Of course I was a Vertigo kid, I never had a fucking chance. I was 18 when it launched, hitting the exact right age for the imprint. But as an objective and rabid consumer of modern American comic books, I still think the market is missing something vital with its absence.
Vertigo shut up shop a few years ago, and the kind of things it delivered can still be found at companies like Image, but only a few of those series get the long-running promotion and support that Vertigo titles did.

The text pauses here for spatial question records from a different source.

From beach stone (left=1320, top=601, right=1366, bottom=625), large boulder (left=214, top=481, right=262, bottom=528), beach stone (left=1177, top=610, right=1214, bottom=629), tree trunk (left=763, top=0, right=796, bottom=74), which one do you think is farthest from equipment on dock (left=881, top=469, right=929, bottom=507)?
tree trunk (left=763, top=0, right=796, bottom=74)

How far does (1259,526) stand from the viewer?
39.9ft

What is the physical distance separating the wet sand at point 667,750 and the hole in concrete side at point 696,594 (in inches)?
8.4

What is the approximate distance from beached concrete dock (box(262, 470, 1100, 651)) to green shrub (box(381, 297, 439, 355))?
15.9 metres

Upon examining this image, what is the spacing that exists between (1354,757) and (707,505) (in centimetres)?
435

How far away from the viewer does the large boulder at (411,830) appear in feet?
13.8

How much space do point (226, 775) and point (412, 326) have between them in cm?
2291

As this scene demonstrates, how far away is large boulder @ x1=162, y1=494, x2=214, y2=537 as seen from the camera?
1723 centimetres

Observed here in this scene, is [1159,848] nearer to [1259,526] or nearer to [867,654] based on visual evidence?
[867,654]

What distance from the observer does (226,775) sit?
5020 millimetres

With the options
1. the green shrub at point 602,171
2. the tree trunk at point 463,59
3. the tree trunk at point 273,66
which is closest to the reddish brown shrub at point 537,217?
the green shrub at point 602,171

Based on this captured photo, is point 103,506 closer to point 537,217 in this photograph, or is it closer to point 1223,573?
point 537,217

With the might of DC behind them, even the most idiosyncratic visions of the world could get 75 issues, and a lot of them didn't hit with huge audiences, but they hit enough. They were, crucially, stories that could only really be told in a long-running medium like the monthly comic, and weren't nakedly desperate attempts to get a movie deal (and the real money.)
DC will always say it's serving the same audience with its endless Black Label titles, but that's a line that really isn't concerned with delivering any kind of sophisticated suspense, full of very pretty books about hard it is to be Batman, or how some random hero need to be woken up to save the a post-apocalyptic world; and it just ain't the same.
There are still some very nice comics with a Black Label logo on them - the devotion to producing album-sized comics should be absolutely lauded, because it really gives the often terrific art room to breathe. But there really isn't anything like the regular thrills of a Sandman, or a Preacher, of even a Shade the Changing Man. Just desperate searches for new IP, based on the same old shit.